▸ **OBJECTIVE**
Retype all the records with nothing changed.

▸ **INFORMATION SUPPLIED**

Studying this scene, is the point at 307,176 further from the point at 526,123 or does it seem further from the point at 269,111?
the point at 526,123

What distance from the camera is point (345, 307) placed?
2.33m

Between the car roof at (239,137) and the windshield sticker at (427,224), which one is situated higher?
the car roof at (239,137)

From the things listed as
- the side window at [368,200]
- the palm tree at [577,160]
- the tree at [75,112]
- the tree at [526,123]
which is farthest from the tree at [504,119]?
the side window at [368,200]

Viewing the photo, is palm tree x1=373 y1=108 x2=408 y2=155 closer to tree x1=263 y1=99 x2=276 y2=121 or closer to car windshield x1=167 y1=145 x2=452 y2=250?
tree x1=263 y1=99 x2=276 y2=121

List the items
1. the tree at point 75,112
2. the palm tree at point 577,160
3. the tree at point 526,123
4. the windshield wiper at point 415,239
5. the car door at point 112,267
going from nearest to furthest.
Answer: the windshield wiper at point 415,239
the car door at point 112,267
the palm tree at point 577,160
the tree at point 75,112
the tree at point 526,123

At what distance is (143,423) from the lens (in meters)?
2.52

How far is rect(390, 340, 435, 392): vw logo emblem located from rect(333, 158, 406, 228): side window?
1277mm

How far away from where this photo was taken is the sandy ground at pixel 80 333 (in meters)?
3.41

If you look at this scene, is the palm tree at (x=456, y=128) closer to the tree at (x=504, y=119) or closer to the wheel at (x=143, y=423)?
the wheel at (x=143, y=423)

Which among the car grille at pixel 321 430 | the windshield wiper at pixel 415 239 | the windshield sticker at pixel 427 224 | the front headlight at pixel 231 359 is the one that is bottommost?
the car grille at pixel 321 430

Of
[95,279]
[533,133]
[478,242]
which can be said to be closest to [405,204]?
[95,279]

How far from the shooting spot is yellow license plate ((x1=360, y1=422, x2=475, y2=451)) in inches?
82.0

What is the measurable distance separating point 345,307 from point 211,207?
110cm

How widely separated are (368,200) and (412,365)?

▸ **COMPLETED EXERCISE**
Studying this scene, is the point at 307,176 further from the point at 526,123 or does it seem further from the point at 269,111?
the point at 526,123

What distance from the camera is point (345, 307) placed?
2.33m

Between the car roof at (239,137) and the windshield sticker at (427,224), which one is situated higher?
the car roof at (239,137)

From the things listed as
- the side window at [368,200]
- the palm tree at [577,160]
- the tree at [75,112]
- the tree at [526,123]
which is farthest from the tree at [504,119]?
the side window at [368,200]

Viewing the photo, is palm tree x1=373 y1=108 x2=408 y2=155 closer to tree x1=263 y1=99 x2=276 y2=121 or closer to car windshield x1=167 y1=145 x2=452 y2=250?
tree x1=263 y1=99 x2=276 y2=121

List the items
1. the tree at point 75,112
2. the palm tree at point 577,160
3. the tree at point 526,123
4. the windshield wiper at point 415,239
5. the car door at point 112,267
going from nearest to furthest.
Answer: the windshield wiper at point 415,239
the car door at point 112,267
the palm tree at point 577,160
the tree at point 75,112
the tree at point 526,123

At what distance is (143,423) from the lens (in meters)?
2.52

How far is rect(390, 340, 435, 392): vw logo emblem located from rect(333, 158, 406, 228): side window?
1277mm

How far away from where this photo was taken is the sandy ground at pixel 80 333 (in meters)?
3.41

If you look at this scene, is the palm tree at (x=456, y=128) closer to the tree at (x=504, y=119) or closer to the wheel at (x=143, y=423)?
the wheel at (x=143, y=423)

Which among the car grille at pixel 321 430 | the windshield wiper at pixel 415 239 | the windshield sticker at pixel 427 224 | the front headlight at pixel 231 359 is the one that is bottommost?
the car grille at pixel 321 430

Of
[95,279]
[533,133]
[478,242]
which can be said to be closest to [405,204]?
[95,279]

How far from the shooting spot is yellow license plate ((x1=360, y1=422, x2=475, y2=451)) in inches?
82.0

What is the measurable distance separating point 345,307 from point 211,207?
110cm

How widely separated are (368,200) and (412,365)?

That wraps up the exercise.